Restate the material word for word and leave out anything that is a picture.
-- start Working data --
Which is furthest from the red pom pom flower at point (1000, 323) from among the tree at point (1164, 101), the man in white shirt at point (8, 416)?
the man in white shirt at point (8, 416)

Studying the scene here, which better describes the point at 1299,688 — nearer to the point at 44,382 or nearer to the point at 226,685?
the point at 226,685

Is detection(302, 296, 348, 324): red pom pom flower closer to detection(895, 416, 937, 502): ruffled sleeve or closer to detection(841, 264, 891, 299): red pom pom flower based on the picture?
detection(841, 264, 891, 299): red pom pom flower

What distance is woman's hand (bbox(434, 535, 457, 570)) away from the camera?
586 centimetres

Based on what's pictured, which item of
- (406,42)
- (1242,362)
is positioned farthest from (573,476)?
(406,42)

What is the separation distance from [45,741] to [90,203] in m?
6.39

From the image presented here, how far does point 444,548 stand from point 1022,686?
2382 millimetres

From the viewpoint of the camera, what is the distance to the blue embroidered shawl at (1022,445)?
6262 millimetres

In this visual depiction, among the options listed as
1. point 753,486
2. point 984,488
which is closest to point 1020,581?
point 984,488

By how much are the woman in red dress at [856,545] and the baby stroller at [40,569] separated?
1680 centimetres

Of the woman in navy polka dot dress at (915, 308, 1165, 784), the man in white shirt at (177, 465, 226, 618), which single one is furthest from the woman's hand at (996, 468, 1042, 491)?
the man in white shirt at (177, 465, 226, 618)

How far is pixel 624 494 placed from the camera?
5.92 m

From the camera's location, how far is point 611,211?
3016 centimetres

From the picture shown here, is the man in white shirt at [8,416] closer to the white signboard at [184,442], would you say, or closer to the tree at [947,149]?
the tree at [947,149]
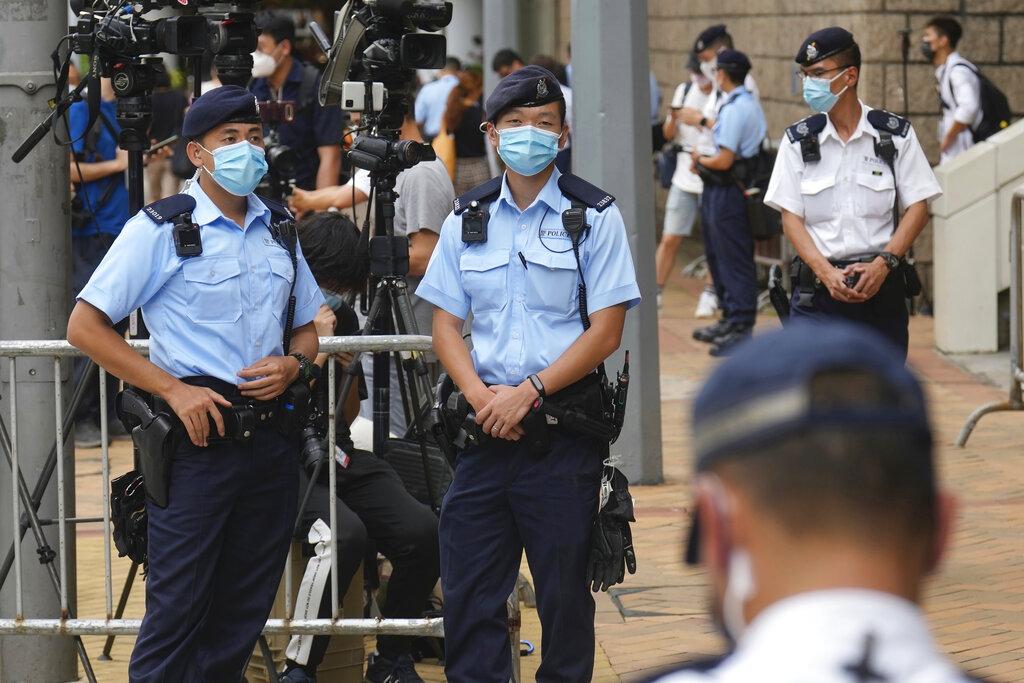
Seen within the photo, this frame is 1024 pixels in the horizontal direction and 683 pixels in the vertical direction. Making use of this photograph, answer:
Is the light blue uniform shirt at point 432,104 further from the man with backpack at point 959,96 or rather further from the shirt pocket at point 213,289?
the shirt pocket at point 213,289

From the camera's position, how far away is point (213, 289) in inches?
169

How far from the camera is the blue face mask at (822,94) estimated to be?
647 cm

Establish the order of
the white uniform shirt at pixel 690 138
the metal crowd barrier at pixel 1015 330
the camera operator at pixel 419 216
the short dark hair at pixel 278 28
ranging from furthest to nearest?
the white uniform shirt at pixel 690 138 → the short dark hair at pixel 278 28 → the metal crowd barrier at pixel 1015 330 → the camera operator at pixel 419 216

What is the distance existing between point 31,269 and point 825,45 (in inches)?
128

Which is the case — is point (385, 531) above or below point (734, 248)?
above

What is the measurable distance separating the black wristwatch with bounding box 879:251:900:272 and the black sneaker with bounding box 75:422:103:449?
507 cm

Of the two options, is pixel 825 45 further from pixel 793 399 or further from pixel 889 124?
pixel 793 399

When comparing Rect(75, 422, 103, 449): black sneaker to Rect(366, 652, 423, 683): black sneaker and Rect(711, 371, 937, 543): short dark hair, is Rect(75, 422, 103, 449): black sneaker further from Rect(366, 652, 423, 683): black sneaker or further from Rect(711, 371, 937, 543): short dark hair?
Rect(711, 371, 937, 543): short dark hair

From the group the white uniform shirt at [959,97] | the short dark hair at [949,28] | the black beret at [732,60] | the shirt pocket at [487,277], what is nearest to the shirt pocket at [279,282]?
the shirt pocket at [487,277]

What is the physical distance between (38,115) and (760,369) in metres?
4.36

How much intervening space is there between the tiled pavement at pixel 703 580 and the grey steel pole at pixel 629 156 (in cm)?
24

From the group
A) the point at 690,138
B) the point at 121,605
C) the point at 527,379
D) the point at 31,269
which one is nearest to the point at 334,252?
the point at 31,269

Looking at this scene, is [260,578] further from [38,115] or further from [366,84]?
[366,84]

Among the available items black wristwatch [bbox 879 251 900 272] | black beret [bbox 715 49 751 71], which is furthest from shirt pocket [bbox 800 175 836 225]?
black beret [bbox 715 49 751 71]
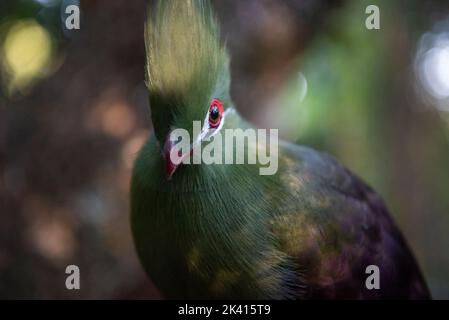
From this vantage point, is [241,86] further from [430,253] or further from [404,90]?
[430,253]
-- end Working data --
Result:
Which is furthest from the red pom pom flower at point (1000, 323) from among the tree at point (1164, 101), the man in white shirt at point (8, 416)?
the man in white shirt at point (8, 416)

Studying the scene here, which better describes the point at 1299,688 — nearer to the point at 44,382 or nearer to the point at 226,685?
the point at 226,685

Is detection(302, 296, 348, 324): red pom pom flower closer to detection(895, 416, 937, 502): ruffled sleeve or closer to detection(841, 264, 891, 299): red pom pom flower based on the picture?
detection(841, 264, 891, 299): red pom pom flower

What distance is woman's hand (bbox(434, 535, 457, 570)) away from the camera?
586 centimetres

Based on what's pictured, which item of
- (406,42)
- (1242,362)
is positioned farthest from (573,476)?
(406,42)

What is the separation distance from [45,741] to [90,203] in m?
6.39

From the image presented here, how far does point 444,548 stand from point 1022,686?
2382 millimetres

From the viewpoint of the camera, what is the distance to the blue embroidered shawl at (1022,445)?
6262 millimetres

In this visual depiction, among the options listed as
1. point 753,486
2. point 984,488
which is closest to point 1020,581?
point 984,488

By how much are the woman in red dress at [856,545] and the baby stroller at [40,569] separated?
1680 centimetres

Of the woman in navy polka dot dress at (915, 308, 1165, 784), the man in white shirt at (177, 465, 226, 618), which single one is furthest from the woman's hand at (996, 468, 1042, 491)?
the man in white shirt at (177, 465, 226, 618)

How far is pixel 624 494 placed from the camera?
5.92 m

From the camera's location, how far is point 611,211?
3016 centimetres

From the picture shown here, is the man in white shirt at [8,416] closer to the white signboard at [184,442], would you say, or closer to the tree at [947,149]?
the tree at [947,149]
Seen within the photo, this frame is 1024 pixels in the horizontal direction and 683 pixels in the vertical direction. Making use of this photograph, answer:
Is the light blue uniform shirt at point 432,104 further from the man with backpack at point 959,96 or rather further from the shirt pocket at point 213,289?
the shirt pocket at point 213,289

From the camera's position, how far away is point (213, 289) in inches?
169

How far from the camera is the blue face mask at (822,94) estimated to be?
647 cm

Establish the order of
the white uniform shirt at pixel 690 138
the metal crowd barrier at pixel 1015 330
the camera operator at pixel 419 216
the short dark hair at pixel 278 28
ranging from furthest to nearest?
the white uniform shirt at pixel 690 138 → the short dark hair at pixel 278 28 → the metal crowd barrier at pixel 1015 330 → the camera operator at pixel 419 216

What is the distance existing between point 31,269 and point 825,45 (in inches)?
128

Which is the case — is point (385, 531) above or below point (734, 248)?
above

What is the measurable distance separating the black wristwatch with bounding box 879:251:900:272 and the black sneaker with bounding box 75:422:103:449?
507 cm

Of the two options, is pixel 825 45 further from pixel 793 399 or further from pixel 889 124?
pixel 793 399

When comparing Rect(75, 422, 103, 449): black sneaker to Rect(366, 652, 423, 683): black sneaker and Rect(711, 371, 937, 543): short dark hair, is Rect(75, 422, 103, 449): black sneaker further from Rect(366, 652, 423, 683): black sneaker or further from Rect(711, 371, 937, 543): short dark hair?
Rect(711, 371, 937, 543): short dark hair

From the group the white uniform shirt at [959,97] | the short dark hair at [949,28] | the black beret at [732,60] | the shirt pocket at [487,277], what is nearest to the shirt pocket at [279,282]?
the shirt pocket at [487,277]

What is the physical distance between (38,115) and (760,369) in metres?
4.36

How much intervening space is there between the tiled pavement at pixel 703 580 and the grey steel pole at pixel 629 156 (in cm)?
24

From the group
A) the point at 690,138
B) the point at 121,605
C) the point at 527,379
D) the point at 31,269
which one is nearest to the point at 334,252?
the point at 31,269

Looking at this scene, is [260,578] further from [38,115] or further from [366,84]?
[366,84]

Among the available items black wristwatch [bbox 879 251 900 272] | black beret [bbox 715 49 751 71], which is furthest from shirt pocket [bbox 800 175 836 225]?
black beret [bbox 715 49 751 71]
From this vantage point, is [241,86] further from [430,253] or further from [404,90]?
[430,253]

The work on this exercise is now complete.